**Exercise**. Report every line of the records that includes the word "site".

[Stored data entries]
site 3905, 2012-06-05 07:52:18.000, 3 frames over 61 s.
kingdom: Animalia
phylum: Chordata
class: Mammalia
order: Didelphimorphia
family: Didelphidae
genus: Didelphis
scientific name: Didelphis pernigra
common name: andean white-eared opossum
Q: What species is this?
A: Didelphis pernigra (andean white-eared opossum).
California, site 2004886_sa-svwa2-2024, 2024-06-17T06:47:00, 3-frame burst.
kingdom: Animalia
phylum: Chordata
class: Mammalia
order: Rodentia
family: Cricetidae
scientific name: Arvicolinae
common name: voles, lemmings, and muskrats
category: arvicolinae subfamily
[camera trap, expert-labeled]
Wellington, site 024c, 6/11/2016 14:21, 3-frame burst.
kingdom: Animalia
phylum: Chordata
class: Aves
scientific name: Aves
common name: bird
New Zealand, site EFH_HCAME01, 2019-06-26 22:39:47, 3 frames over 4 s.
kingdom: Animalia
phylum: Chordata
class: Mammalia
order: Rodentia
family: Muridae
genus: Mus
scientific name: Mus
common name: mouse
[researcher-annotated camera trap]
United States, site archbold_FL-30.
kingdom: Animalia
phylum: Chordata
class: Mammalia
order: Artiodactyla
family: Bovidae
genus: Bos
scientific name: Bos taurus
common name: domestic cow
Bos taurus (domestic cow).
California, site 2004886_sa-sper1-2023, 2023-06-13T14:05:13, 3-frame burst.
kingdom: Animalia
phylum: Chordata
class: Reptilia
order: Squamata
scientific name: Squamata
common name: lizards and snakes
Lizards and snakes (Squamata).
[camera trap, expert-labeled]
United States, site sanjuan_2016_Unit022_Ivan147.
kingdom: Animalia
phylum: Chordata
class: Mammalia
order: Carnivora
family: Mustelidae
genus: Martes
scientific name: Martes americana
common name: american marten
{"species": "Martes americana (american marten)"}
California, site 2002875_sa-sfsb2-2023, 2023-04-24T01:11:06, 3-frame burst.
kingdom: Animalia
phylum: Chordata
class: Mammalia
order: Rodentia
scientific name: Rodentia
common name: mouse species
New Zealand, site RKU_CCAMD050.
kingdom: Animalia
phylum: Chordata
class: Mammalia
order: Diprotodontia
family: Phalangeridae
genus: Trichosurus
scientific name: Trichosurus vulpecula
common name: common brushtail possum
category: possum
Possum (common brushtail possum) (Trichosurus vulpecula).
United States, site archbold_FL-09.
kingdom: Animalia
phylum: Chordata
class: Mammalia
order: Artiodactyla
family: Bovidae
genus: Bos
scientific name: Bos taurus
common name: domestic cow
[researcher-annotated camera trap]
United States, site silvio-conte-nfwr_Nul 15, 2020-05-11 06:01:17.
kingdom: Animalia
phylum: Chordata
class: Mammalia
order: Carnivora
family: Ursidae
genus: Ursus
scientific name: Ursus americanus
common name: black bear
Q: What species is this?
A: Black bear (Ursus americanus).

**Response to the task**.
site 3905, 2012-06-05 07:52:18.000, 3 frames over 61 s.
California, site 2004886_sa-svwa2-2024, 2024-06-17T06:47:00, 3-frame burst.
Wellington, site 024c, 6/11/2016 14:21, 3-frame burst.
New Zealand, site EFH_HCAME01, 2019-06-26 22:39:47, 3 frames over 4 s.
United States, site archbold_FL-30.
California, site 2004886_sa-sper1-2023, 2023-06-13T14:05:13, 3-frame burst.
United States, site sanjuan_2016_Unit022_Ivan147.
California, site 2002875_sa-sfsb2-2023, 2023-04-24T01:11:06, 3-frame burst.
New Zealand, site RKU_CCAMD050.
United States, site archbold_FL-09.
United States, site silvio-conte-nfwr_Nul 15, 2020-05-11 06:01:17.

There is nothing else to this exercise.